The District has also emerged as a vibrant economy. It is home to 177 foreign embassies and the headquarter to many international organizations, trade unions, non-profits, lobbying groups and professional associations. But, when large corporate headquarters expand or relocate to the Washington region, they almost always choose Northern Virginia over Maryland or the District. The District is confined in space to just 68 square miles and has strict building height restrictions. Additionally, the District’s economic development policies suffer from short-term planning with tendencies to change rapidly with political cycles. For example, although not directly related to economic development, the way that the District completely and suddenly changed the structure of commercial property taxes in 2019 created instability for the business community. The District needs a long-term strategy that carefully targets export-base industries for which the District has a comparative advantage.
Between 1998 and 2015, many industries have been growing in the Washington metropolitan area, including Accommodation and Food Services and Educational Services. Conversely, Manufacturing, Retail Trade, and Wholesale Trade were declining sectors across every jurisdiction. The District’s highest growth sector has been in Educational Services (72 percent) and Accommodation and Food Services (67 percent); and, the highest decline sector has been Manufacturing (-38 percent) and Retail Trade (-21 percent) (Appendix C).

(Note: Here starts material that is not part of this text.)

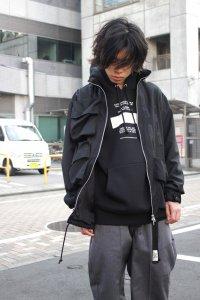 <img class='new_mark_img1' src='https://img.shop-pro.jp/img/new/icons2.gif' style='border:none;display:inline;margin:0px;padding:0px;width:auto;' />【ラスト1点】Ground Y Yohji Yamamoto [グラウンドワイ ヨウジヤマモト] Gaberdine Hidden Hood Blouson <ミリタリージャケット> ブラック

Targeting industries that make up the largest portion of the economy is one way of increasing economic development, as those industries have already built a skilled workforce and have existing infrastructure and suppliers in the region, allowing other businesses to start up at lower costs. The largest industries (by employment) in Washington, D.C. are Professional, Scientific, and Technical Services (75,591 people), Public Administration (61,097 people), and Health Care and Social Assistance (37,860 people) (Graph 2). In the following section, I show which industries would be most effective to target with tax incentives by evaluating how effectively the District leverages local comparative advantages in business incentives compared to Baltimore and Virginia Beach, two representative cities for neighboring jurisdictions in Maryland and Virginia, respectively.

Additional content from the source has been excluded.